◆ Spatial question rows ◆
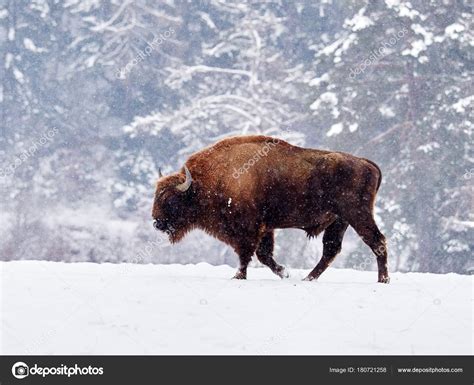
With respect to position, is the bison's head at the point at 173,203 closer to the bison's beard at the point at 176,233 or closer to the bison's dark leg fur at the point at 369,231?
the bison's beard at the point at 176,233

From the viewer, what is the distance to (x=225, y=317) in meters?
7.11

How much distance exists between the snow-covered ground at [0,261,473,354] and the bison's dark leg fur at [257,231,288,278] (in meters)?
1.17

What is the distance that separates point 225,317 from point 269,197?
3.38 m

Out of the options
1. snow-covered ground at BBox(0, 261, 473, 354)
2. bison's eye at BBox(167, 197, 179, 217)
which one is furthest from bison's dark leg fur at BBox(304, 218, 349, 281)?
bison's eye at BBox(167, 197, 179, 217)

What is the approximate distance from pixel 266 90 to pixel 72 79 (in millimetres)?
8740

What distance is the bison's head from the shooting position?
1037cm

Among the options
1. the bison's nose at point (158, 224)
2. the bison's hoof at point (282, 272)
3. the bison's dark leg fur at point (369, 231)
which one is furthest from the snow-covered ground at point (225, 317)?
the bison's nose at point (158, 224)

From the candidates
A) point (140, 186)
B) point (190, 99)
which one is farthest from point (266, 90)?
point (140, 186)

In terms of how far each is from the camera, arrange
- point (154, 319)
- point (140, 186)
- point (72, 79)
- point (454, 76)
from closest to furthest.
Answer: point (154, 319) → point (454, 76) → point (140, 186) → point (72, 79)

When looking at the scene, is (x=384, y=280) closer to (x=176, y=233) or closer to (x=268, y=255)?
(x=268, y=255)

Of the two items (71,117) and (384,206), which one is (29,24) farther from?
(384,206)

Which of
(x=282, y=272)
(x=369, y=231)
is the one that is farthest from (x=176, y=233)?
(x=369, y=231)

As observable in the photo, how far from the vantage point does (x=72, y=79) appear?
117ft

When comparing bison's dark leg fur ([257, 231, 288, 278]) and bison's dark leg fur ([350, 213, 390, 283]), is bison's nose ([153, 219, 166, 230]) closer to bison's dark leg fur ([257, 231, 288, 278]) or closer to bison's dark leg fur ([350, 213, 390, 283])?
bison's dark leg fur ([257, 231, 288, 278])
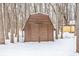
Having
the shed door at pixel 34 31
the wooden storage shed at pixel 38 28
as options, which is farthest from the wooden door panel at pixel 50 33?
the shed door at pixel 34 31

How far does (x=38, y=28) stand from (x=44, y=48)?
34 centimetres

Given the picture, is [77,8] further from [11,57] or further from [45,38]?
[11,57]

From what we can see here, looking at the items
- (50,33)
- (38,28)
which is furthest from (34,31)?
(50,33)

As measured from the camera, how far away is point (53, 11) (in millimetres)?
3133

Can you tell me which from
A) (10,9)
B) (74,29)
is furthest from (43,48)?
(10,9)

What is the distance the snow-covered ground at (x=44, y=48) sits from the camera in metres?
3.04

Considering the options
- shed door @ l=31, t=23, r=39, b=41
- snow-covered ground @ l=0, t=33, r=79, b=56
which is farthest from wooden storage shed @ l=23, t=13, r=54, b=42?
snow-covered ground @ l=0, t=33, r=79, b=56

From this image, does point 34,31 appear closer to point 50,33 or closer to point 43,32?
point 43,32

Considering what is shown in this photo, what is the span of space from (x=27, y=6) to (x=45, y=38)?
556mm

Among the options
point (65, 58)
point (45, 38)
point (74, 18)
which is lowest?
point (65, 58)

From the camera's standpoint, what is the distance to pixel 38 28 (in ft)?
11.0

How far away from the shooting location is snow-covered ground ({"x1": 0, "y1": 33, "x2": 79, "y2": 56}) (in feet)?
9.98

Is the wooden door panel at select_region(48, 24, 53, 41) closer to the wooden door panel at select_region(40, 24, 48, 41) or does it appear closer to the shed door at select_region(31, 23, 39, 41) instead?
the wooden door panel at select_region(40, 24, 48, 41)

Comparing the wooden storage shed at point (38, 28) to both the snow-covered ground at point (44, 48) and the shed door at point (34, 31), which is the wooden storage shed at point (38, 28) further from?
the snow-covered ground at point (44, 48)
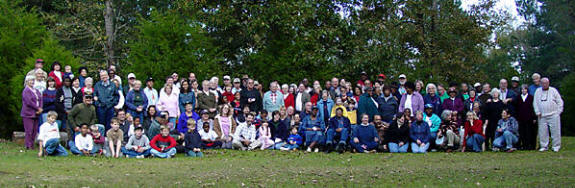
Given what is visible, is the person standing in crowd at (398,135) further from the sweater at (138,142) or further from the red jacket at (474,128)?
the sweater at (138,142)

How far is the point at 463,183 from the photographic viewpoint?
9.27 metres

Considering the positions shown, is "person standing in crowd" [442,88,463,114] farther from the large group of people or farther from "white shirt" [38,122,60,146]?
"white shirt" [38,122,60,146]

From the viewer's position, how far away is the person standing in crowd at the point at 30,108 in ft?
46.7

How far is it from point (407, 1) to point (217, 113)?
32.9ft

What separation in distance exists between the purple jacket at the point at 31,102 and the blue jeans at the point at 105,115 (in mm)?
1350

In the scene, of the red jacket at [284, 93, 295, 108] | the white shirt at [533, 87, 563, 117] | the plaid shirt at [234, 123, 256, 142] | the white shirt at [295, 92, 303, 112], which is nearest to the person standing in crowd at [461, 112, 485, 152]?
the white shirt at [533, 87, 563, 117]

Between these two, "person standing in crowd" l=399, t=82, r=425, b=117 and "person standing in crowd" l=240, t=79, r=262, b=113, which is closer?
"person standing in crowd" l=399, t=82, r=425, b=117

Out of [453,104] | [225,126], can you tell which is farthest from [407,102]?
[225,126]

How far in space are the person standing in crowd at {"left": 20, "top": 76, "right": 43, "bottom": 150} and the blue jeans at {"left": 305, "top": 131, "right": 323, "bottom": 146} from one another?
650 cm

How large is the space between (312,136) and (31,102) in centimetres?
683

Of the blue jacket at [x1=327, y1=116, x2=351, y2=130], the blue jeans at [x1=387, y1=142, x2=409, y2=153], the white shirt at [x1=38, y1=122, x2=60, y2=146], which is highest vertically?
the blue jacket at [x1=327, y1=116, x2=351, y2=130]

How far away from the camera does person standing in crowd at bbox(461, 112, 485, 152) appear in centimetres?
Result: 1528

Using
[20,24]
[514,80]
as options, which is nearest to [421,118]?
[514,80]

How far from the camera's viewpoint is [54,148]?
13.0 m
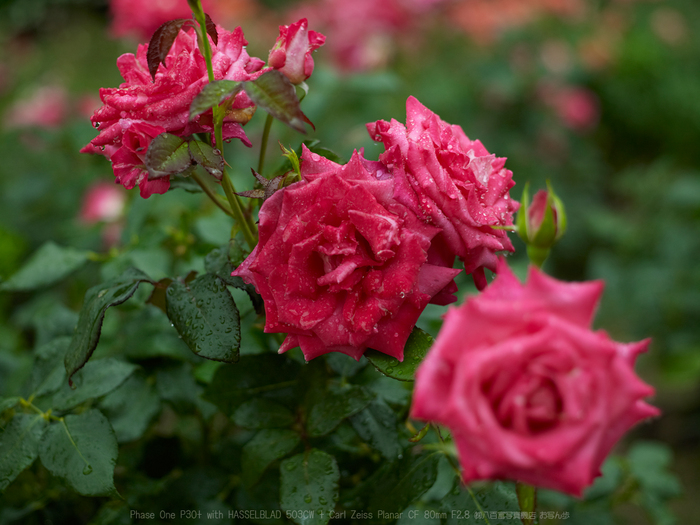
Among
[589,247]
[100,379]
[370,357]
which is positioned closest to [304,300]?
[370,357]

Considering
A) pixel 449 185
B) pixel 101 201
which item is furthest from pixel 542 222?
pixel 101 201

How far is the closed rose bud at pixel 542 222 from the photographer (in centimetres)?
49

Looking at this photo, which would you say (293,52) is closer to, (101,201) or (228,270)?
(228,270)

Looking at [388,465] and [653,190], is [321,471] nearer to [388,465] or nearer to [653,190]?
[388,465]

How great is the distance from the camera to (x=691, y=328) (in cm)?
173

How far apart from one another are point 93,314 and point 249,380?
0.21 meters

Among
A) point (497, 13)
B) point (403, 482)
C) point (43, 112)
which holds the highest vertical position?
point (497, 13)

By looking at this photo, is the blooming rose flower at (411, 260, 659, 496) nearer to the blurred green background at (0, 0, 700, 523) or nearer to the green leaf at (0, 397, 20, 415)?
the blurred green background at (0, 0, 700, 523)

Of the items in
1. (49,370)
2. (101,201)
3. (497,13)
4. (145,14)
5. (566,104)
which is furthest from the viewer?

◆ Exercise task ◆
Copy out the rows word for word, from the line containing "In terms of" through the line containing "Answer: point (154, 319)", with both of those lines included.

◆ Task result ◆
In terms of how far each is from the camera, arrange
- point (154, 319)
- point (140, 186)
- point (72, 79)
- point (454, 76)
from closest to furthest.
Answer: point (154, 319) → point (454, 76) → point (140, 186) → point (72, 79)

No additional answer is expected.